AHF: How has the Cold War in your opinion shaped the view of the activities of the German units made up of men from the countries that became part of the Soviet-bloc after the war? How has this view changed in the years since the fall of the Berlin Wall?

Melnyk: The activities of the German sponsored units which were formed from men from the countries that formed the Soviet block after the war, were for decades hardly known outside the émigrés circles. As a school child growing up in England in the 1960’s and 70’s none of the English people I knew, had any idea of what these units were and what they did.  Objective publications were few and far between and interest was necessarily limited. For those acquainted with the subject, the widely held view in the west was that these men were traitors.

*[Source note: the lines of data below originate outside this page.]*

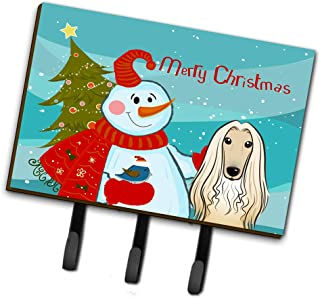Caroline's Treasures BB1864TH68 Snowman with Afghan Hound Leash or Key Holder, Large, Multicolor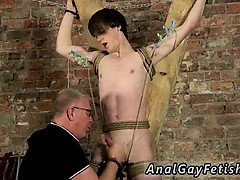 Male bondage in dallas and gay blonde porn first time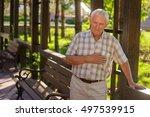 senior man having heart ache.... | Shutterstock . vector #497539915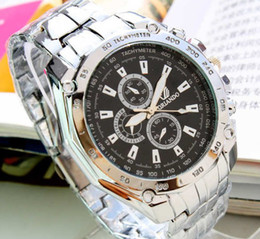 Wholesale Clearance Sale Luxury Men s watch Stainless Steel Watch Band Men Mechanical watches Three six pin round dial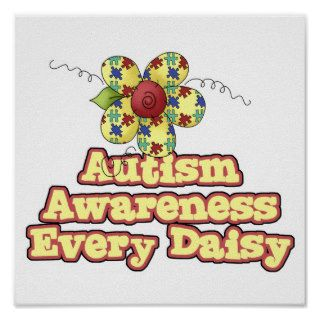 Autism Awareness Every Daisy (Day) Posters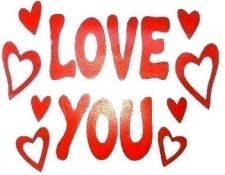BALLOON STICKER LOVE YOU 10'S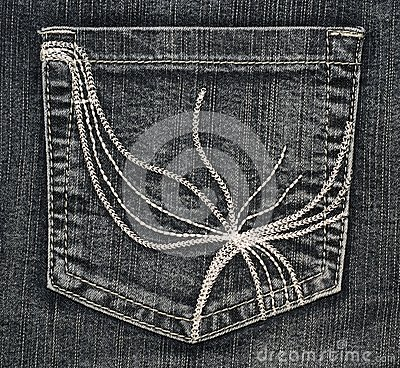 Structure of jeans (pocket)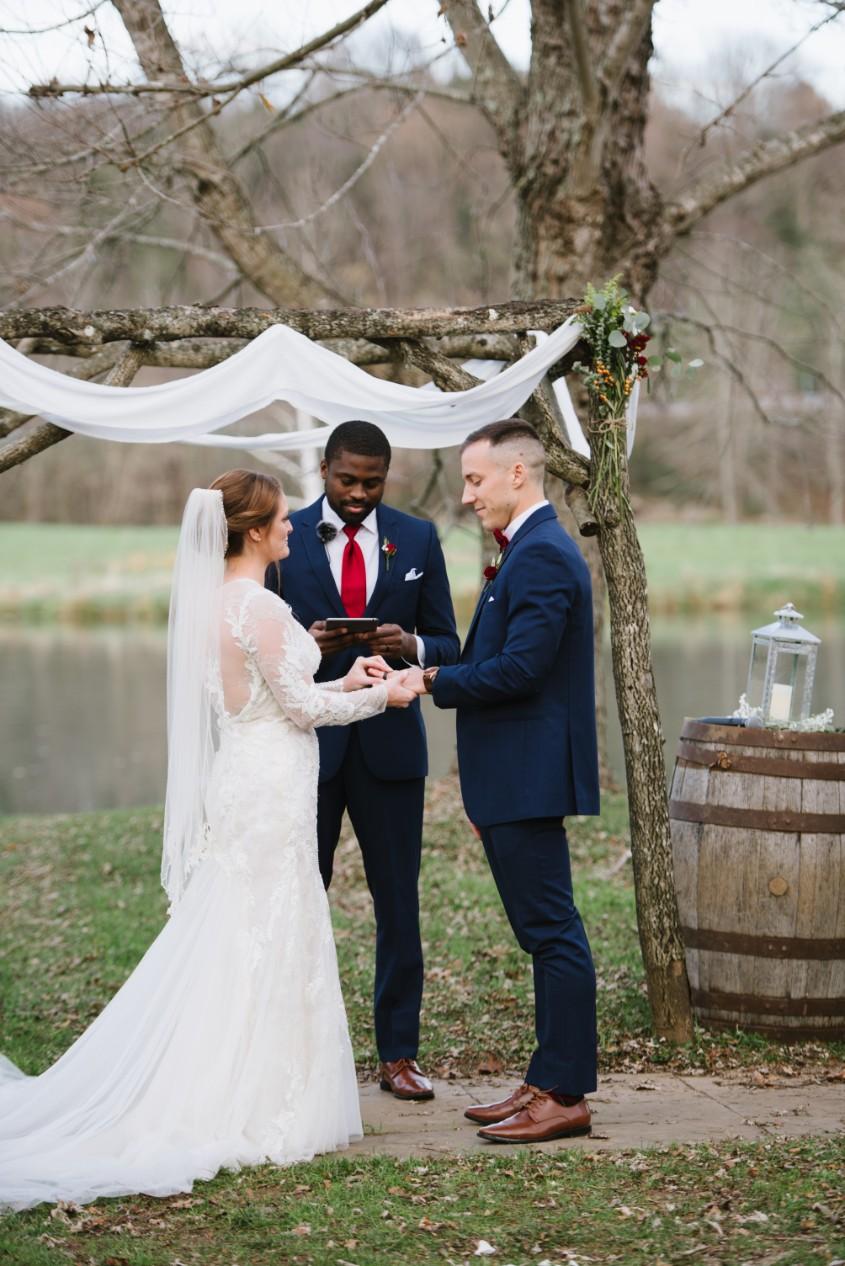 2020 1114 Kirsty And David Wedding 1040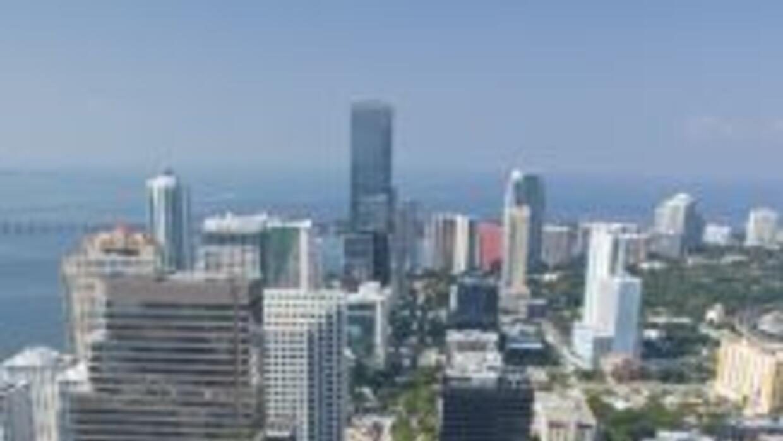Miami cumplió 115 años,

Recent pivotal historical events such as the fall of the Berlin wall coupled with the advent of the internet have contributed to increasing the public awareness of these units and to a re-evaluation of their activities. For the first time some effort has been made to understand their motives for allying themselves with the Germans in the fight against Soviet oppression.

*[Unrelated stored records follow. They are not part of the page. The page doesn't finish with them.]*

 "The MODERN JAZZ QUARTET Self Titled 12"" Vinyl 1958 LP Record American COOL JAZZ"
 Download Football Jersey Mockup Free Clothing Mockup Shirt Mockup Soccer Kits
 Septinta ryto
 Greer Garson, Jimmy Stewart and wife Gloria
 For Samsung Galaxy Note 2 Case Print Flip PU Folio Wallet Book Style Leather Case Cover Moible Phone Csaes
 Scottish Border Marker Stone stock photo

AHF: How have you handled the numerous claims and counterclaims about war crimes committed by Ukrainian manned units in your research?

Melnyk: During the course of my research I encountered numerous allegations of war crimes against the Galician Division. As a result of my research, I felt that there was insufficient evidence to satisfactorily maintain any of them. That is not to say that men did not serve in the Galician Division at some point who may have committed war crimes, but I have found no substantive evidence to date which proves beyond all reasonable doubt that anyone committed a war crimes whilst serving in the Galician Division. As a rule I always rely on the ‘rules of evidence’ when presenting information -  that is to say all evidence must have a verifiable and documented source and that this in turn should be available for scrutiny or cross examination by all interested parties.   If it does not fulfil that criteria, it must remain speculation. Clearly the war crimes unit here in the UK shares my view as they recently told me “To date here is no substantive evidence  which has been thus far  produced that is sufficient to cause the extradition of any Ukrainian living in the UK to stand trial for any alleged war crimes committed whilst serving with the Galician Division.”
Occassionally I try and publically refute accusations based on the evidence I have, but more often than not I find those who make the allegations are unwilling or unable to debate the matter without resorting to blanket generalities or referring to secondary (ie; subjective) witness statements.